===== Text excerpt

The Greeks have been cooking for ages, literally. I  enjoy the combination of flavors and think that their cuisine is a healthy one overall. Their culture is classic, again literally. We owe much of our modern western thinking and attitudes to the ancient Greeks. And I can't even begin to describe the architectural influence I have experienced in my professional life. Timeless and rhythmic and elegant and serene and integrated. But that is another blog---

Saturday, November 27, 2010

Simple AND Fabulous!

Inspired by a dessert at Kokkari in San Francisco (financial district). Perfect way to end a dinner or a great way to start the day (I have had this for breakfast more than once).
 Greek Yogurt with Honey, Dates and Walnuts
4 tablespoons honey
2 teaspoons orange or tangerine zest
1/2 cup walnut pieces
1/2 teaspoon ground cinnamon
1/8 teaspoon kosher salt
1 teaspoon walnut oil (or butter)

==========

Questions to answer>
#1 Reproduce word for word the passage of the blog post on Greek cooking from "Saturday, November 27, 2010" up to and including "more than once).".
#2 List every ingredient in the blog post on Greek cooking that is given with a measured quantity.
#3 Extend the blog post on Greek cooking from the point where it stops.
The listing that follows has no connection to the blog post on Greek cooking.

===== Provided data

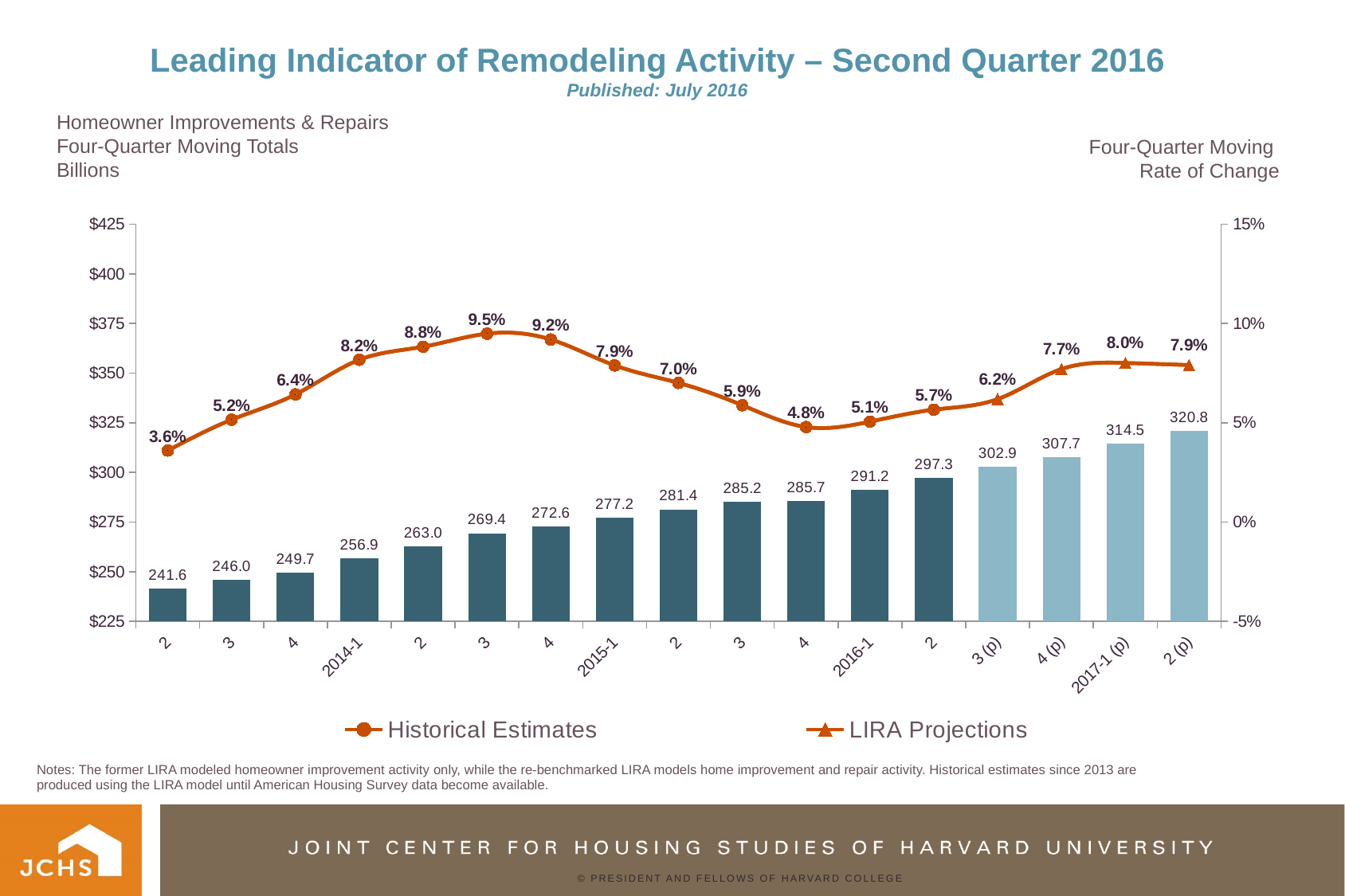
What is the highest four-quarter moving rate of change shown on the line? 9.5% What are the two entries listed in the chart legend? Historical Estimates and LIRA Projections What is the lowest four-quarter moving rate of change shown on the line? 3.6% What is the four-quarter moving total (in billions) for 2014-1? 256.9 What is the projected four-quarter moving total for 2017-1 (p)? 314.5 What kind of chart is shown on the slide? Combination bar and line chart What is the difference between the four-quarter moving total for 2 (p) (320.8) and for 2016 quarter 2 (297.3)? 23.5 What is the four-quarter moving rate of change for 2015-1? 7.9% Do the four-quarter moving totals (bars) rise or fall from left to right along the x axis? Rise Which has a larger four-quarter moving total, 2015-1 or 2016-1? 2016-1 How many bars are plotted on the chart? 17 How many series does the legend list? 2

==========

Exercise responses>
#1
Saturday, November 27, 2010

Simple AND Fabulous!

Inspired by a dessert at Kokkari in San Francisco (financial district). Perfect way to end a dinner or a great way to start the day (I have had this for breakfast more than once).

#2 Honey, orange or tangerine zest, walnut pieces, ground cinnamon, kosher salt, walnut oil (or butter).

#3
3 cups Greek style plain yogurt
12 dates, pitted and cut into slivers
In a small bowl, mix honey with orange zest and set aside. In a small non-stick skillet, toast walnuts for about 2 minutes over medium high heat, stirring frequently. Sprinkle cinnamon and salt on nuts and continue to toast another 30 seconds --the cinnamon will become aromatic. Add oil and toss to coat. Cook an additional minute. Remove from heat and set aside. Scoop 2/3 cup yogurt onto each of 4 plates (or bowls). Top each with 1 tablespoon of the honey, 1/4 of the date slivers and 1/4 of the toasted walnuts. Serve immediately.

Hints: Use really good, thick yogurt. Use local, unfiltered, non-heat processed honey for best flavor. Toast the nuts carefully so they don't scorch but get golden. The cinnamon will darken them but they should not be burnt. The quality of the dates will matter, too. It is easy to decrease or increase the number of servings, however, the salt and oil may not need to be proportional--watch you don't use too much of either.  You can use more honey if you need to have it sweeter. And you can adjust the date and walnut ratio to your liking as well. Also, the yogurt can be as little as 1/2 cup or as great as 1 cup. I guess the amounts in this dish are totally flexible! I have written the recipe the way I like it--make it how you like it and we'll all be happy.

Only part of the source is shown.